Google’s new AI can hear a snippet of song—and then keep on playing


Article by Tammy Xu: “The new AI system can generate natural sounds and voices after being prompted with a few seconds of audio.

AudioLM, developed by Google researchers, produces sounds that match the style of reminders, including complex sounds like piano music or human voices, in a way that is nearly indistinguishable from original record. The technique shows promise in terms of speeding up the training of AI to generate audio, and it could eventually be used to automatically generate music to accompany videos.
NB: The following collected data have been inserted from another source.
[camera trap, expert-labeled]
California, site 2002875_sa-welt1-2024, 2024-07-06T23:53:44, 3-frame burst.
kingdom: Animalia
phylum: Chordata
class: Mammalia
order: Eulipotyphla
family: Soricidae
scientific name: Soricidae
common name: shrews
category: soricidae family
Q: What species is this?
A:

AI-generated audio has become ubiquitous: voices on home assistants like Alexa use natural language processing. AI music systems like OpenAI’s Jukebox have produced impressive results, but most current techniques require people to prepare transcriptions and label training data based on text, which does It takes a lot of time and human labor. For example, Jukebox uses text-based data to generate lyrics.

AudioLM, described in a non-peer-reviewed paper Last month was different: it didn’t require transcription or labeling. Instead, an audio database is fed into the program, and machine learning is used to compress the audio files into audio clips, called “tokens,” without losing too much information. This encrypted training data is then fed into a machine learning model that uses natural language processing to learn the audio samples.

To generate sound, a few seconds of audio is fed into AudioLM, then predict what happens next. This process is similar to how language models like GPT-3 predict sentences and words that often follow one another.

Sound clip released by the team sounds quite natural. In particular, piano music created with AudioLM sounded more fluid than piano music created with existing AI techniques, which tends to sound chaotic…(More)”.